===== Supplied data

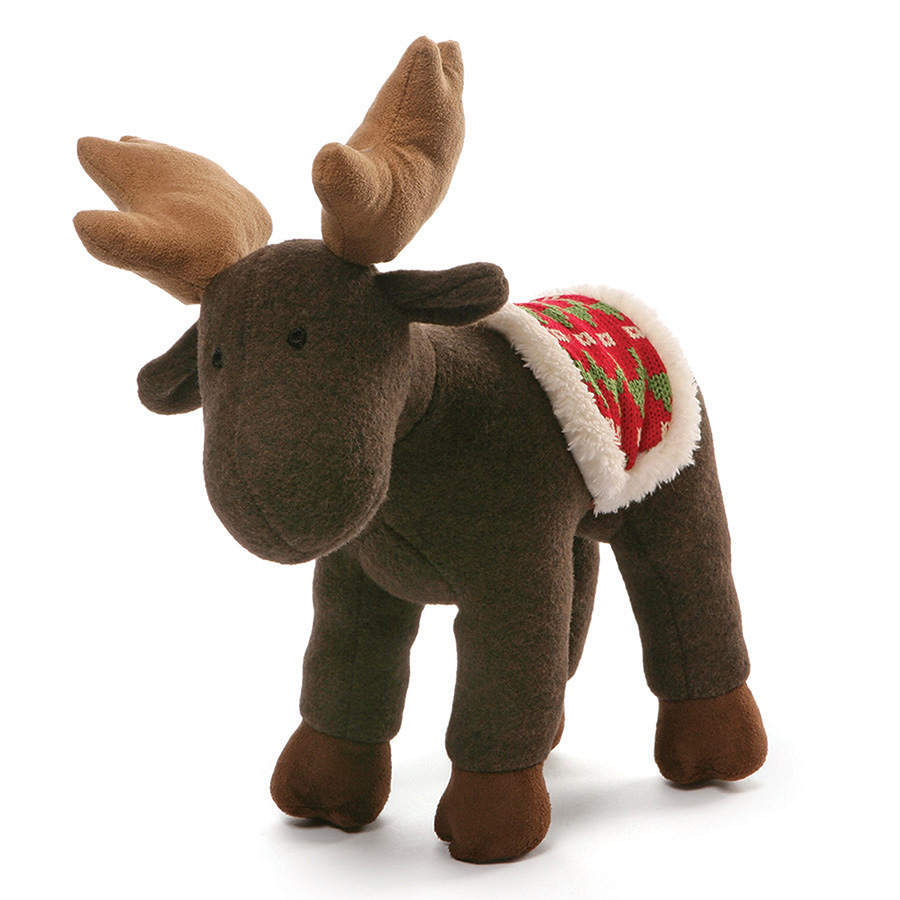 ◇先行予約◇【GUND】ウィンター ムース ブラウン M <クリスマス>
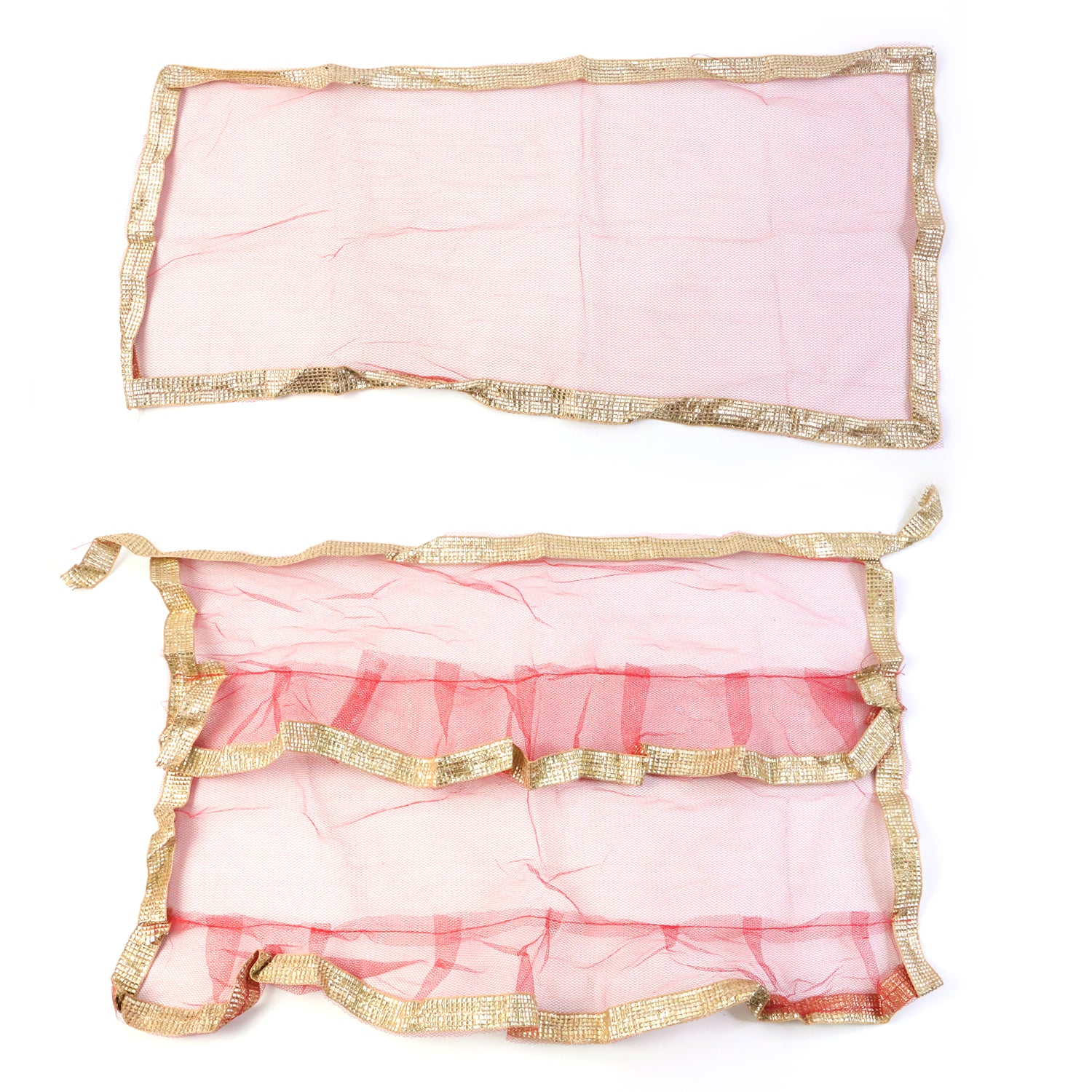 Premium Tulsi Vastra Pooja Cloth  2-piece Set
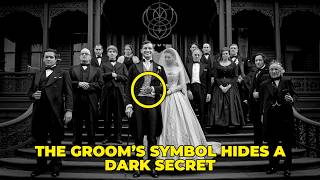 видео: На свадебной фотографии 1907 года жених гордо улыбается, но символ в его руке скрывает ужасающую картинка: На свадебной фотографии 1907 года жених гордо улыбается, но символ в его руке скрывает ужасающую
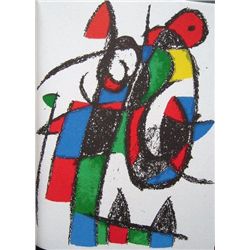 MIRO "LITHOGRAPHIA ORIGINAL II" 1975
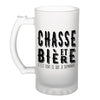 Chope de bière Chasse et bière - Planetee
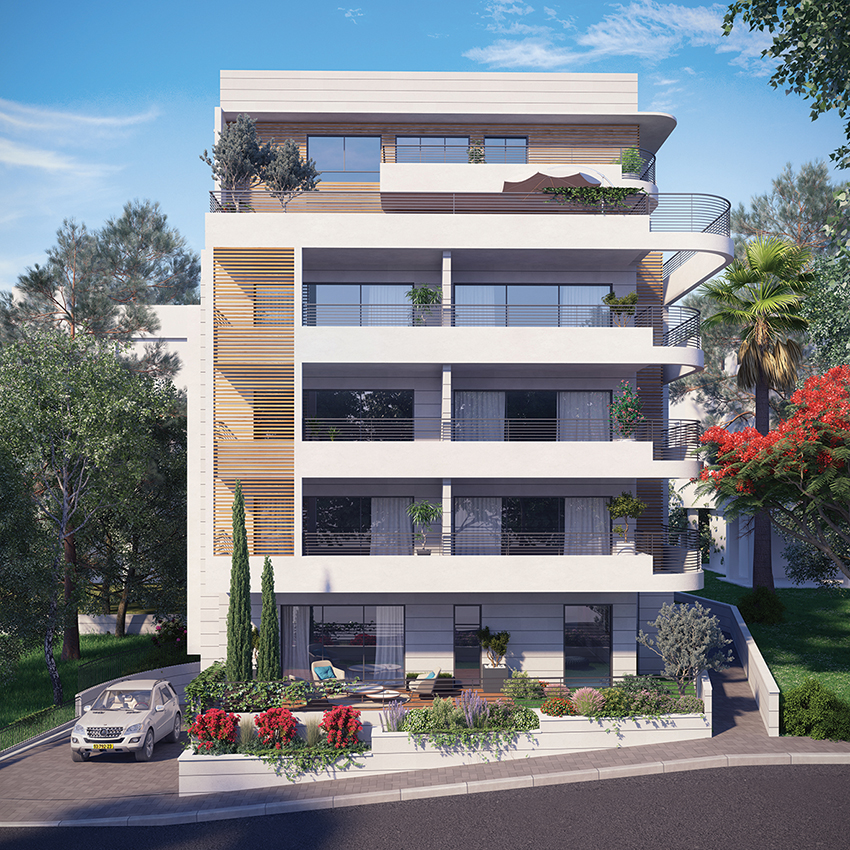 Greenberg Shneor, Real Estate Initiation Ltd. - 70th HaYam Rd., Haifa Project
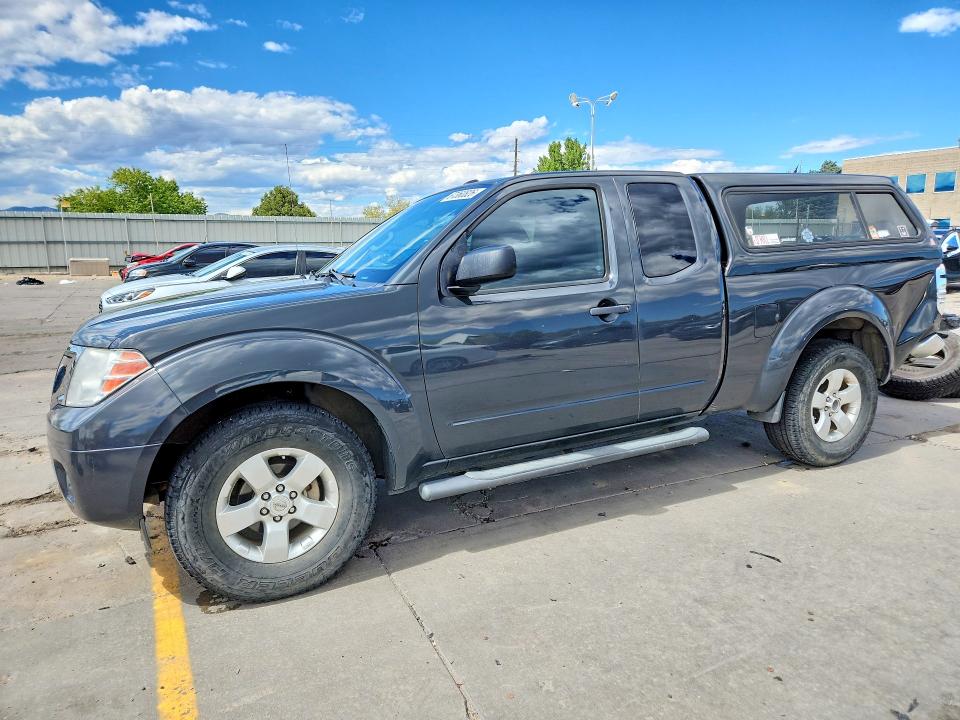 NISSAN FRONTIER 2013 с VIN 1N6BD0CTXDN750661 - Снимка от търг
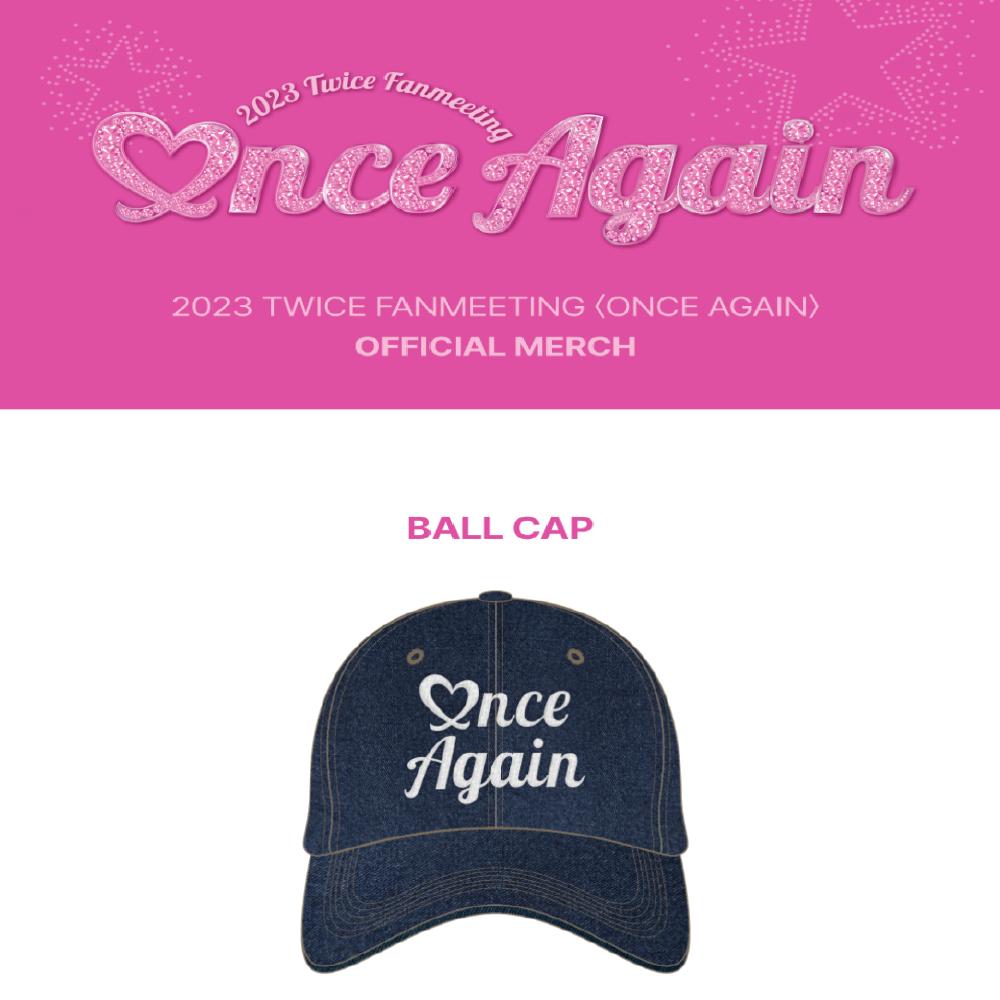 

Оформите предзаказ бейсболка TWICE 2023 Fanmeeting Once Again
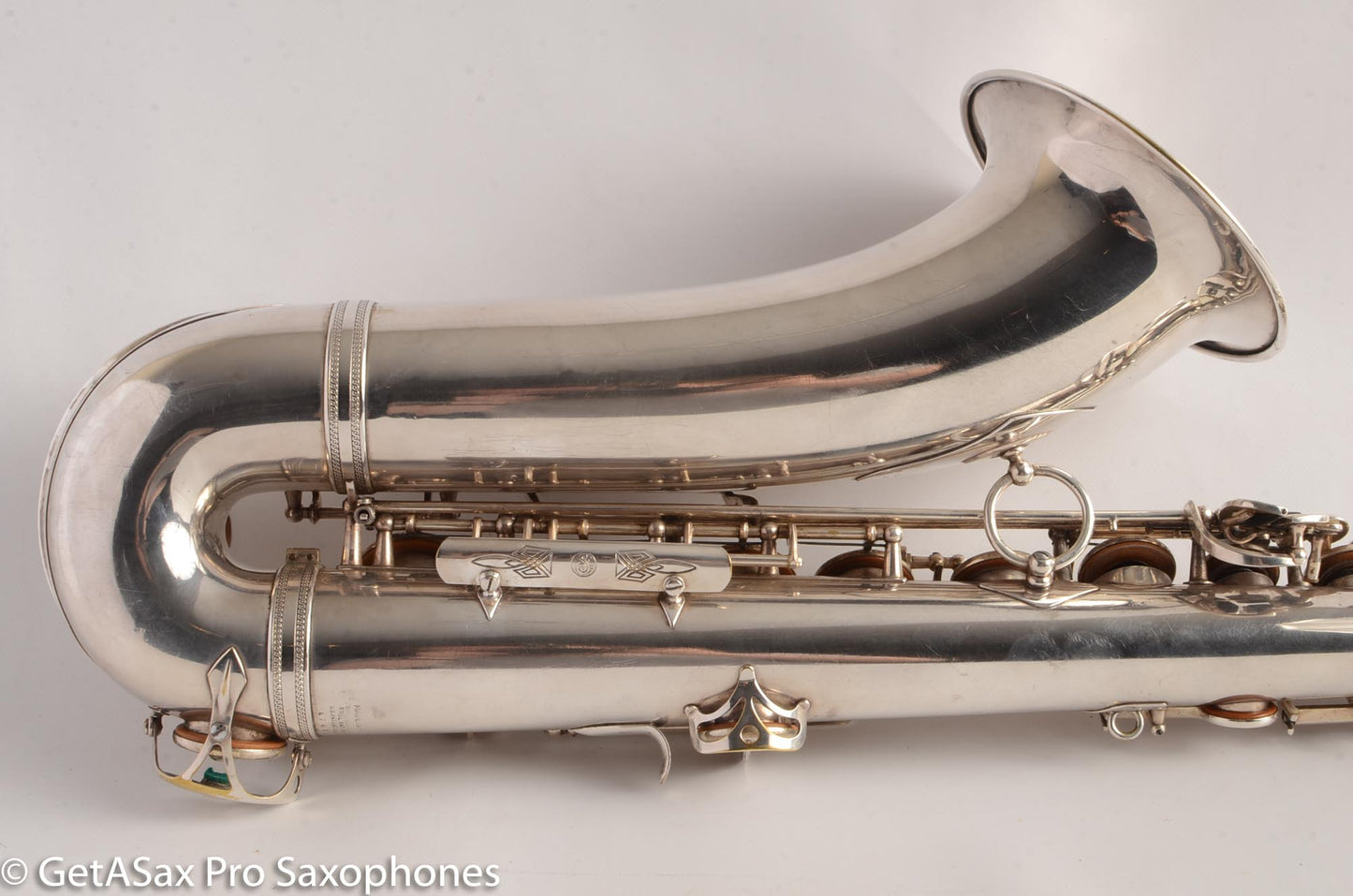 Selmer SBA Tenor Saxophone 47xxx Original Silver Great Player Super Balanced Action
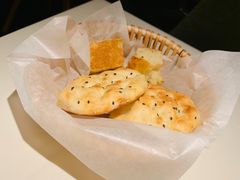 餐前面包配油醋汁-Pasha帕夏土耳其餐厅(南昌路店)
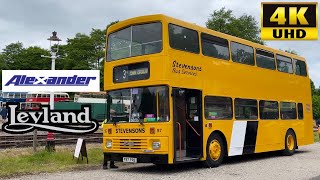 [Peak Rail Rowsley South Station to Darley Dale] Stevensons Alexander RL Leyland Olympian 97/F97PRE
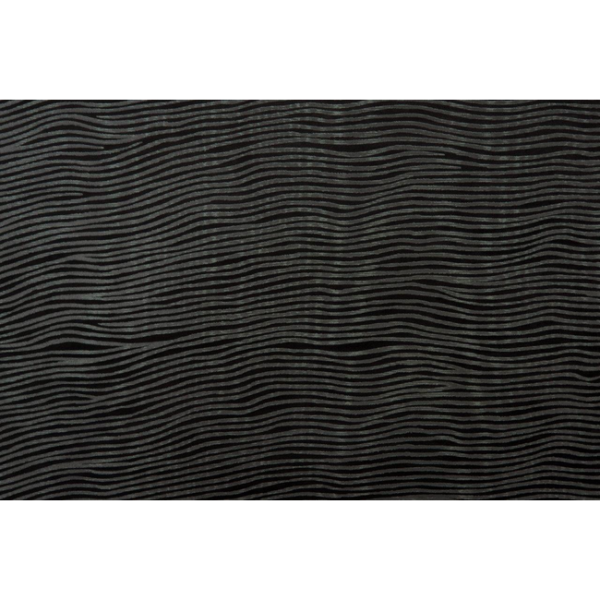 Donghia ECHO - BLACK upholstery fabric swatch for sample-first furniture planning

==========

* Task directions
Please retype every record above exactly, leaving out the pictures.

* Exercise answer
 ◇先行予約◇【GUND】ウィンター ムース ブラウン M <クリスマス>
 Premium Tulsi Vastra Pooja Cloth  2-piece Set
 видео: На свадебной фотографии 1907 года жених гордо улыбается, но символ в его руке скрывает ужасающую картинка: На свадебной фотографии 1907 года жених гордо улыбается, но символ в его руке скрывает ужасающую
 MIRO "LITHOGRAPHIA ORIGINAL II" 1975
 Chope de bière Chasse et bière - Planetee
 Greenberg Shneor, Real Estate Initiation Ltd. - 70th HaYam Rd., Haifa Project
 NISSAN FRONTIER 2013 с VIN 1N6BD0CTXDN750661 - Снимка от търг

Оформите предзаказ бейсболка TWICE 2023 Fanmeeting Once Again
 Selmer SBA Tenor Saxophone 47xxx Original Silver Great Player Super Balanced Action
 餐前面包配油醋汁-Pasha帕夏土耳其餐厅(南昌路店)
 [Peak Rail Rowsley South Station to Darley Dale] Stevensons Alexander RL Leyland Olympian 97/F97PRE
 Donghia ECHO - BLACK upholstery fabric swatch for sample-first furniture planning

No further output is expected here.